▸ **KUTIPAN TEKS**
§ §

Sejak Republik Tiongkok (pemerintahan Chiang Kai Sek) fakta sejarah mengembangan dan eksploitasi Kepulauan Nansha oleh nelayan Tiongkok telah dicatat baik di Tiongkok maupun di luar negeri. “Pulau Badai” karya orang Jepang Ogura Yusuke mencatat bahwa pada tahun 1918, ketika tim ekspedisinya mencapai Pulau Beizi, menemukan tiga orang dari “Haikou Wilayah Wenchang”.
Pada tahun 1933 Ketika Miyoshi dan Matsuo dari Jepang melakukan inspeksi pemeriksaan ke Nansha, mereka melihat ada dua orang China tinggal di Pulau Beizi dan tiga orang China tinggal di Pulau Nanzi. “New South Islands Overview” dari Jepang mencatat bahwa para nelayan “menanam ubi jalar” di Pulau Zhongye. Di masa lalu, para nelayan Republik China hidup di pulau ini dan menanam kelapa, pepaya, ubi jalar, dan sayuran.
Yurisdiksi
Setidaknya mulai Dinasti Yuan (1271-1368), Kepulauan Nansha telah berada di bawah yurisdiksi Tiongkok. Buku Geografi “Yuanshi” (Sejarah Dinasti Yuan) dan “Peta Wilayah Dinasti Yuan” mencatat bahwa wilayah Dinasti Yuan termasuk Kepulauan Nansha. Diantaranya “Yuanshi” (Sejarah Dinasti Yuan) mencatat bahwa angkatan laut Dinasti Yuan berpatroli di Kepulauan Nansha.
Pada Dinasti Ming, pada makam perwira Komandan Pertahanan Laut Selatan Zhai tertera prasati : “Guangdong dekat dengan laut, laut didepan propinsi Guangdong dan wilayahnya adalah negara bagian”, “Sepuluh ribu tentara dan lima puluh kapal besar”, “berpatroli puluhan ribu Li di laut”. Ini menunjukkan bahwa Kepulauan Nansha adalah wilayah kekuasaan Dinasti Ming, dari pulau Hainan Dinasti Ming telah melakukan patroli mengendalikan dan mengelola Kepulauan Xisha, Zhongsha dan Nansha.

§ §

Data teks halaman hasil ekstraksi
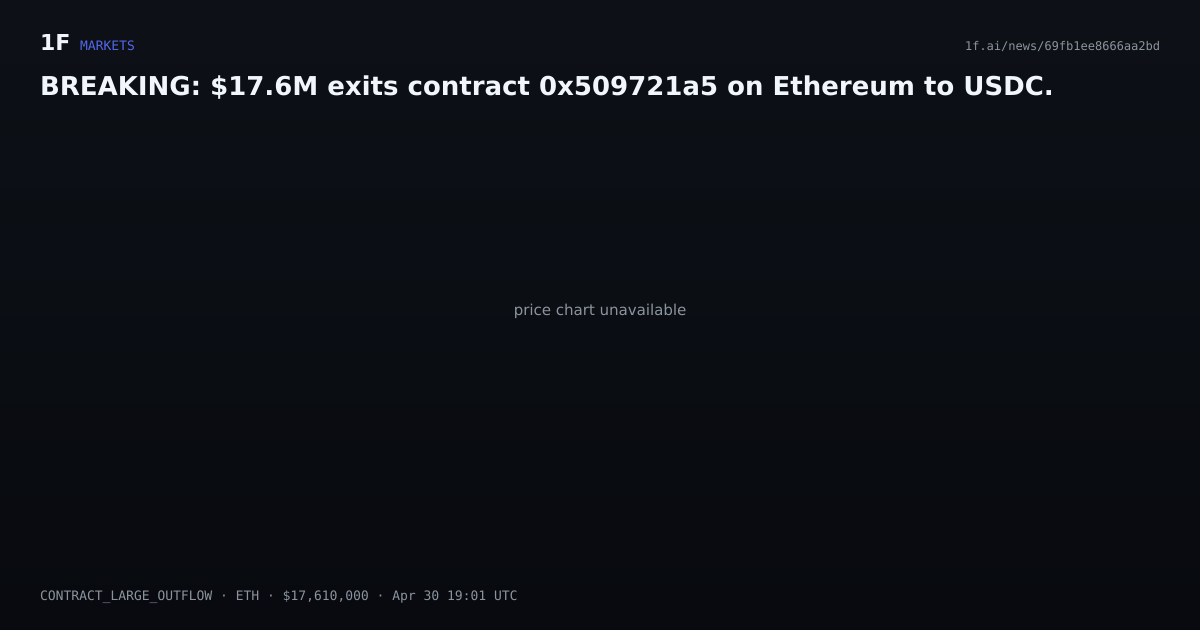 1F MARKETS

1f.ai/news/69fb1ee8666aa2bd

BREAKING: \$17.6M exits contract 0x509721a5 on Ethereum to USDC.

price chart unavailable

CONTRACT_LARGE_OUTFLOW · ETH · \$17,610,000 · Apr 30 19:01 UTC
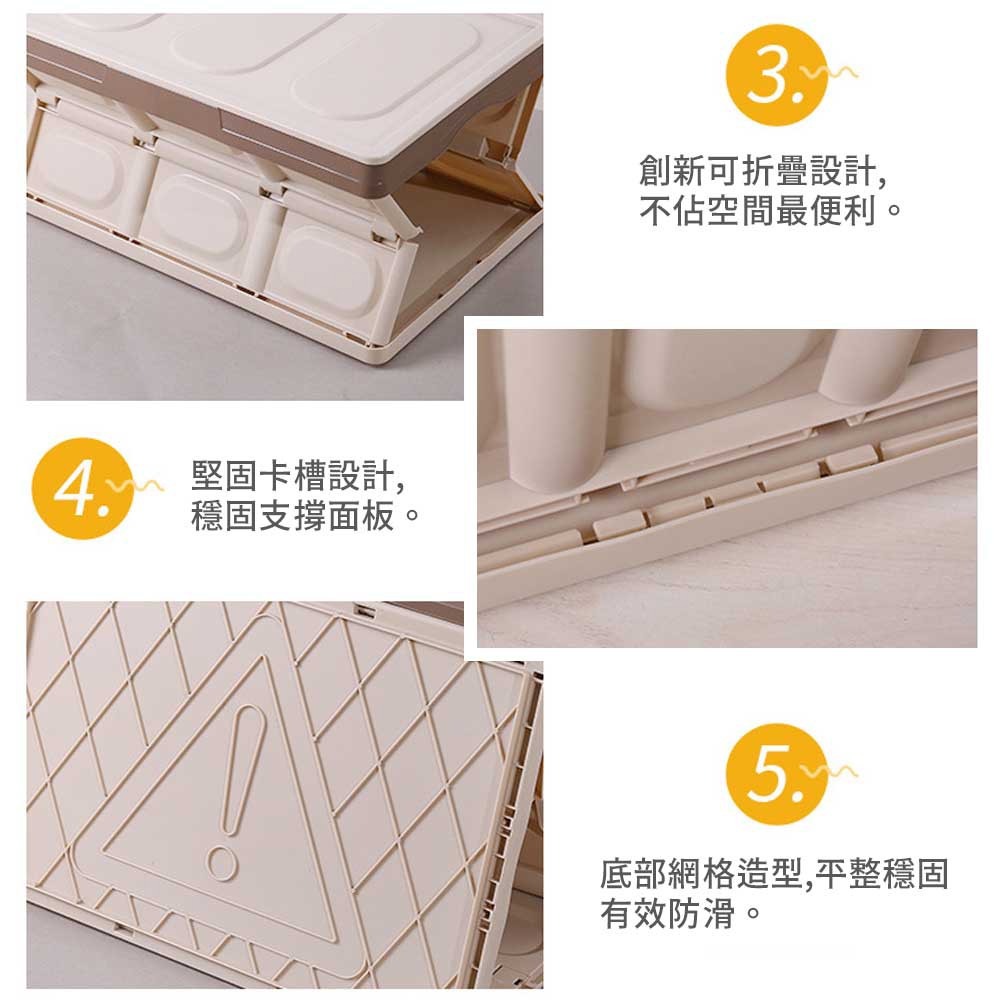 3.

創新可折疊設計,
不佔空間最便利。

4.

堅固卡槽設計,
穩固支撐面板。

5.

底部網格造型,平整穩固
有效防滑。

§ §

Tuliskan kembali secara persis bagian teks tentang Kepulauan Nansha, mulai dari "Pada tahun 1933" sampai dengan "jalar, dan sayuran.".

▸ **JAWABAN**
Pada tahun 1933 Ketika Miyoshi dan Matsuo dari Jepang melakukan inspeksi pemeriksaan ke Nansha, mereka melihat ada dua orang China tinggal di Pulau Beizi dan tiga orang China tinggal di Pulau Nanzi. “New South Islands Overview” dari Jepang mencatat bahwa para nelayan “menanam ubi jalar” di Pulau Zhongye. Di masa lalu, para nelayan Republik China hidup di pulau ini dan menanam kelapa, pepaya, ubi jalar, dan sayuran.